LIPSTADT is not through dispensing wisdom. She turns to the question of Israel and its security. Obama impressed Benjamin Netanyahu, she says, by his grasp of the Iranian threat. How do we know this? Simple, he told it to the Jerusalem Post. As if he would tell them otherwise if he believed otherwise.

What we do know is that the leftist professoriate in the United States, where Obama has his roots, is far from pro-Israel and has for two decades allowed pro-Palestinian rhetoric to dominate the academy. Obama himself praised Rashid Khalidi, former spokesman for Yassir Arafat, for helping him to identify some of his own “blind spots and biases.” Funny, but that sounds to me like a sound-bite which might perk up the ears of a Holocaust scholar. I guess not.

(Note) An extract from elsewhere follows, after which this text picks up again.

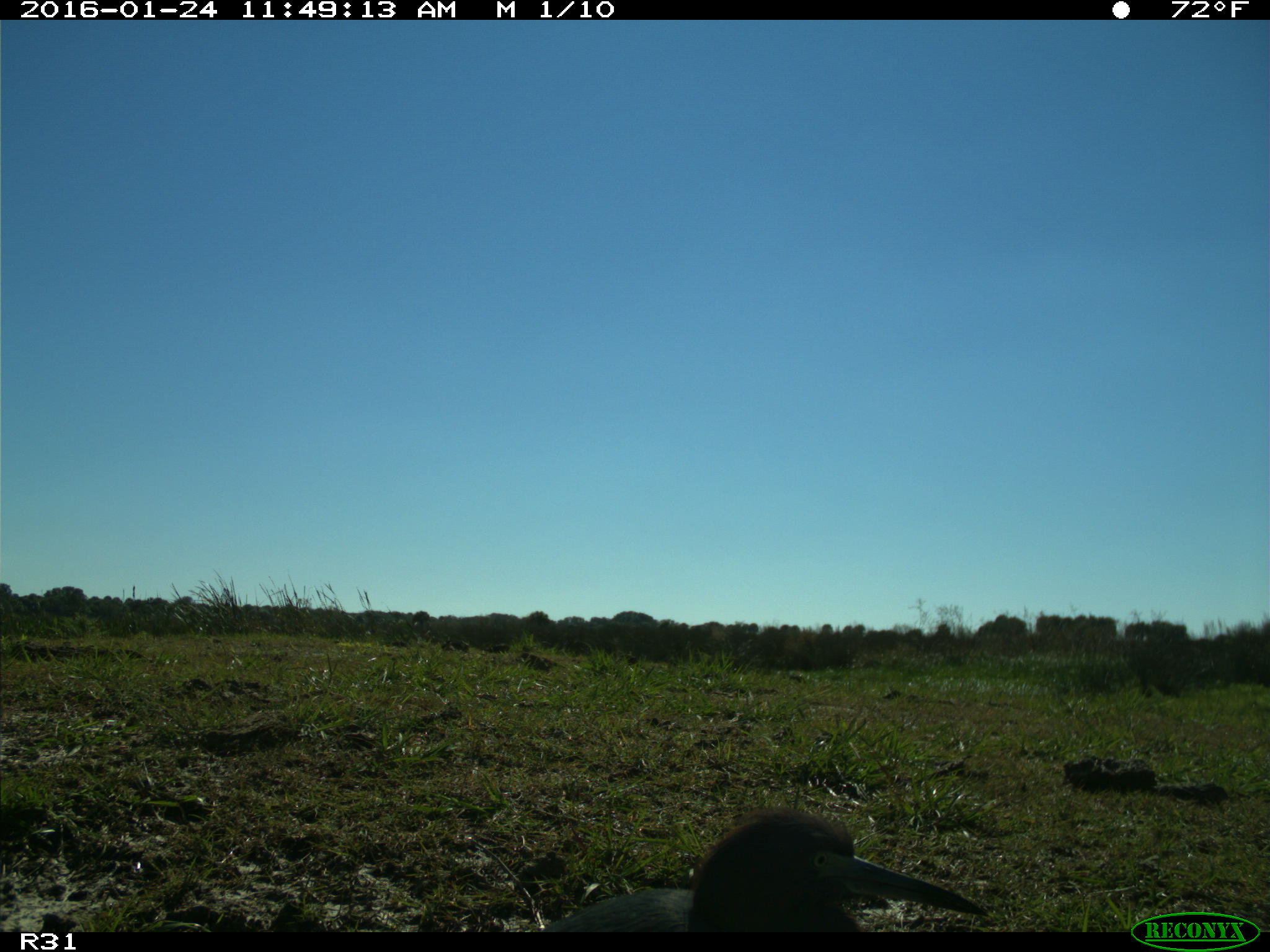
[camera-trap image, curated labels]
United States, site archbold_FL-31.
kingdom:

Her clincher argument is this. Obama came into his meeting with the editor of the Jerusalem Post all by his lonesome and said the right things. McCain, by contrast, brought Joe Lieberman into the meeting and when unsure of a particular detail he deferred to Lieberman. This tells Lipstadt that Obama is better prepared to help Israel.

Once again, the Holocaust maven is faced by two scenarios. One, a cocky non-Jew who thinks he knows all the answers. The second, a humble non-Jew who brings an Orthodox Jewish Senator along and graciously defers to him when in doubt. Which one sounds like the safer bet for the long term?

Clearly, Lipstadt has learned nothing from her own subject. She glibly hands the key to Israel’s future to a man who loses no sleep over fifty million souls bartered for convenience and “privacy.” King David had it right when he admonished us: “It is better to rely on God than to rely on man.”